Der Verlag hat vorbildlich auf den Nachweis historischer Falschdarstellung reagiert und bemüht sich, den Fehler wieder gut zu machen. Die Anti-Israel-Fraktion kocht derweil vor Wut: „Solche Landkarten stellen für zionistische Ideologen eine grosse Gefahr dar“, heisst es in einem Artikel auf „Electronic Intifada“, einer von Linksradikalen und arabischen Nationalisten betriebenen Anti-Israel-Website. „Darum beeilen sich Israels Fürsprecher, diese Karten zu zensieren, wann immer sie im Mainstream auftauchen.“

Ein Aktivist, der das Buch wahrscheinlich nie gesehen hat, schreibt in einer Amazon-Kundenrezension„Ein wunderbares Buch, leider hat der Verlag vor der Israel-Lobby kapituliert und sich einverstanden erklärt, alle Exemplare zu vernichten, aufgrund einer Landkarte, die exakt den Verlust palästinensischen Landes im Laufe des letzten Jahrhunderts zeigt.“

Dies zeigt, warum eine Versöhnung Israels mit seinen Feinden zu unseren Lebzeiten kaum möglich sein wird: Sie bleiben auch dann bei ihrer vermeintlichen Wahrheit, wenn man sie mit der Nase auf ihre Fehler und Fälschungen stösst. Um aber zu verhindern, dass sie mit ihren manipulativen Falschdarstellungen arglose Schüler und Studenten infizieren, ist es notwendig, rasch zu handeln, sobald diese irgendwo als Wissenschaft verkleidet auftauchen. Manchmal, das lehrt dieses Beispiel, können sich unerwartet schnelle Erfolge einstellen. Möge der Fall dem einen oder anderen Geschichtsfälscher eine Mahnung sein – und den Kämpfern für die Wahrheit Hoffnung geben.

Über Stefan Frank

Stefan Frank ist freischaffender Publizist und lebt an der deutschen Nordseeküste. Er schreibt regelmässig über Antisemitismus und andere gesellschaftspolitische Themen, u.a. für die „Achse des Guten“, „Factum“, das Gatestone Institute, die „Jüdische Rundschau“ und „Lizas Welt“. Zwischen 2007 und 2012 veröffentlichte er drei Bücher über die Finanz- und Schuldenkrise, zuletzt "Kreditinferno.

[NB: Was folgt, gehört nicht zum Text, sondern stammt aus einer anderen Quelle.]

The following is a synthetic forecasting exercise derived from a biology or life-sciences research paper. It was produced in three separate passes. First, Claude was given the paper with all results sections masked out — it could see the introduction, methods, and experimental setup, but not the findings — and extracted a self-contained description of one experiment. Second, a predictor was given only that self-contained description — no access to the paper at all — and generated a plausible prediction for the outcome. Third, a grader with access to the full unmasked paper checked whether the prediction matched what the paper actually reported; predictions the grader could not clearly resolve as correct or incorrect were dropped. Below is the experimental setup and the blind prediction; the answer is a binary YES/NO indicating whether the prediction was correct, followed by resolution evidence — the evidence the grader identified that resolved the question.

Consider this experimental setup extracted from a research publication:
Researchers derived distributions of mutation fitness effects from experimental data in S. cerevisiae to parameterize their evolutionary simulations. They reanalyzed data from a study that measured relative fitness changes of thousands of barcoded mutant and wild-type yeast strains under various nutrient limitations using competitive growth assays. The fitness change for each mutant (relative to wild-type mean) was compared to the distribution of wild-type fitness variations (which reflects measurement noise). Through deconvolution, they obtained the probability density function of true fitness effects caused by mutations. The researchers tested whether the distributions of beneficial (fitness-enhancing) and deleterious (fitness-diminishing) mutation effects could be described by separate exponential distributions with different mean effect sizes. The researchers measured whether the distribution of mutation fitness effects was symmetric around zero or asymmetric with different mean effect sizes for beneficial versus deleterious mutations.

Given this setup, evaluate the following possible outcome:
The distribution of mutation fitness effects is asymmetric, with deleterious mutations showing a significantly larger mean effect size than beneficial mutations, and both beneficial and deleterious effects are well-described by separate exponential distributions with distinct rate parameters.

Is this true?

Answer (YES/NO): YES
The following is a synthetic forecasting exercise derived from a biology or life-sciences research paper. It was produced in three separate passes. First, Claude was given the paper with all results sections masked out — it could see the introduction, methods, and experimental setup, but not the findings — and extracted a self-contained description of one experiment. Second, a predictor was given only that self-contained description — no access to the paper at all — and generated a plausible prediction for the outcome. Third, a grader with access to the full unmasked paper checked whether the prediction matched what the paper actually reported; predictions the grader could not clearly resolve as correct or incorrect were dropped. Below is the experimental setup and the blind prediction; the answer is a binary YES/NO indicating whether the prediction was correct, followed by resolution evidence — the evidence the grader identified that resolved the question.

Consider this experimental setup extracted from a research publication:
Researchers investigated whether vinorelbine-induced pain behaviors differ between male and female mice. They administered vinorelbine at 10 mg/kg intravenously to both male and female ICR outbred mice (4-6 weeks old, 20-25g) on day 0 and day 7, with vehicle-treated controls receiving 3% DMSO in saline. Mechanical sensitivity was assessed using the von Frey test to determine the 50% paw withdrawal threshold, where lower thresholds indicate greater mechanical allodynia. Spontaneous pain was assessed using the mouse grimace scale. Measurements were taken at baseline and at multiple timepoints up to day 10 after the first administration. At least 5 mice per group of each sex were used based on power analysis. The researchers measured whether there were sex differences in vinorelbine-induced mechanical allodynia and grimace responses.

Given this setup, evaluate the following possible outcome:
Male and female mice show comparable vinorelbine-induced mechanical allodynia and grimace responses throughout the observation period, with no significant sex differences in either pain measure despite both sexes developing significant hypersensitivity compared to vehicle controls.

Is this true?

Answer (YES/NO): YES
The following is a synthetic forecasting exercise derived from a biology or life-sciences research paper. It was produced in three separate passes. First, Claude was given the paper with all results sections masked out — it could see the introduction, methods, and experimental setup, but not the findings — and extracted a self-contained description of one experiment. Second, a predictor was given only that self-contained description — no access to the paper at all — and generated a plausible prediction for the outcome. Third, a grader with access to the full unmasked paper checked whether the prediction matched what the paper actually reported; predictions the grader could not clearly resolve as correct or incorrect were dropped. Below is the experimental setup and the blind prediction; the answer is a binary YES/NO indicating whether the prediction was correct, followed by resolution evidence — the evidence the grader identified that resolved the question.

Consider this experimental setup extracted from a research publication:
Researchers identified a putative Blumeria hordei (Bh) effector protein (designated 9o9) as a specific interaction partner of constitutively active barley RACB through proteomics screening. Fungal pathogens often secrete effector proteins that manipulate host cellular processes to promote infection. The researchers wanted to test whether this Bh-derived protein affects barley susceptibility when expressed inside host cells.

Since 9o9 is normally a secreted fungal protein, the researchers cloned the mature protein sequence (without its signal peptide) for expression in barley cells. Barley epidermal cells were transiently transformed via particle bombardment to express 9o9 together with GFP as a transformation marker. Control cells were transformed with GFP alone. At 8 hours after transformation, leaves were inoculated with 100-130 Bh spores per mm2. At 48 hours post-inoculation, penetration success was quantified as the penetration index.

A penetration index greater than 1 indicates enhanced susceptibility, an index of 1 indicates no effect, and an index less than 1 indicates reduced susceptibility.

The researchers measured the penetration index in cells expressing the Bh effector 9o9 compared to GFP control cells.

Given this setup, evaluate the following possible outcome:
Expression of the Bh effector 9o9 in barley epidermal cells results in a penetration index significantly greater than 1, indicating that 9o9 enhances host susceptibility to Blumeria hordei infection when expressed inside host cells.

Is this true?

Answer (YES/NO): YES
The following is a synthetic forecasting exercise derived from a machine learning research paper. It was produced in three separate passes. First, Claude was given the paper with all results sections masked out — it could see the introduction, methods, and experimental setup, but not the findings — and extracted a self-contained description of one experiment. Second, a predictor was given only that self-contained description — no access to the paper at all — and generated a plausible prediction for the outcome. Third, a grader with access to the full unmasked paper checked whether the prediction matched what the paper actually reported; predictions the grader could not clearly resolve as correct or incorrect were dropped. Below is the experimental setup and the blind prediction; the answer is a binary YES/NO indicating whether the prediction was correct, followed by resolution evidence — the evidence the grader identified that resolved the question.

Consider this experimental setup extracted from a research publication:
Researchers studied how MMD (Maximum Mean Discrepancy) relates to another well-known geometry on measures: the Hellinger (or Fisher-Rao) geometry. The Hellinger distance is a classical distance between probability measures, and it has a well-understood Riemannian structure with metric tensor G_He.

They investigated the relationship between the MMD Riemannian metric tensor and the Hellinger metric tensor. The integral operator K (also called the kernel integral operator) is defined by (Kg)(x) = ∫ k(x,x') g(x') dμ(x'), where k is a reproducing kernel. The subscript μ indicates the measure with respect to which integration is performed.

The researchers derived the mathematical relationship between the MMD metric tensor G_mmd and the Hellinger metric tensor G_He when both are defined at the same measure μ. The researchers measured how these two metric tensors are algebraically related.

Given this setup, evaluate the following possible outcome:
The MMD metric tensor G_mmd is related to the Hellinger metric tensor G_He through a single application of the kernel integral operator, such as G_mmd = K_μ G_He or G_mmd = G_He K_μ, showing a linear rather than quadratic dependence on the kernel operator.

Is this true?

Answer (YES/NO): YES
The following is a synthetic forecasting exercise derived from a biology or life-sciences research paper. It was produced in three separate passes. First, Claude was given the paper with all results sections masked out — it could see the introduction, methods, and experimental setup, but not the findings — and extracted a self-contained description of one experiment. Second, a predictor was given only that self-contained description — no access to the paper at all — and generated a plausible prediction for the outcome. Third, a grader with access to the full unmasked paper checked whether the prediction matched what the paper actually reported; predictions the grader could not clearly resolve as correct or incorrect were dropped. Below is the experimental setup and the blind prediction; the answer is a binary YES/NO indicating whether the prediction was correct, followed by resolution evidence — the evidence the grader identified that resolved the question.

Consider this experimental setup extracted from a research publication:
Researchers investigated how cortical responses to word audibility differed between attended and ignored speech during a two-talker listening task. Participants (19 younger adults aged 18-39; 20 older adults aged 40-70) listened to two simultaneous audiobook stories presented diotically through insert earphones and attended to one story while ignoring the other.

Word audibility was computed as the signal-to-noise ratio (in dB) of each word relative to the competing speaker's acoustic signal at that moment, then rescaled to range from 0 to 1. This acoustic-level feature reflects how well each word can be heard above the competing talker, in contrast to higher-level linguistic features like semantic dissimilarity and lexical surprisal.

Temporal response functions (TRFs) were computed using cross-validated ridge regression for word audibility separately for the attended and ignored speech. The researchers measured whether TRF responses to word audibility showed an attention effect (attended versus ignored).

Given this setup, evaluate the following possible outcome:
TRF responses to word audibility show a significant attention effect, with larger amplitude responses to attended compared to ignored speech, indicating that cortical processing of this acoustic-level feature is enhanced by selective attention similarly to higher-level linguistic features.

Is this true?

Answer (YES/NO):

Ewige Schuldenkrise und monetäres Chaos."

Alle Artikel

4 KOMMENTARE

  1. „Die Argumentation im Artikel, Jordanien werde nicht erwähnt, ist Bullshit…“
    Falsch! Der Name Palästina hat eine reiche Geschichte, doch in unserem Kontext ist maßgebend, dass man dieser Name im 20. Jahrhundert für das britische Völkerbundsmandat verwendet hatte, das ins Cisjordanien vom Jordanfluss westwärts bis zum Mittelmeer und das Transjordanien im Osten aufgeteilt wurde.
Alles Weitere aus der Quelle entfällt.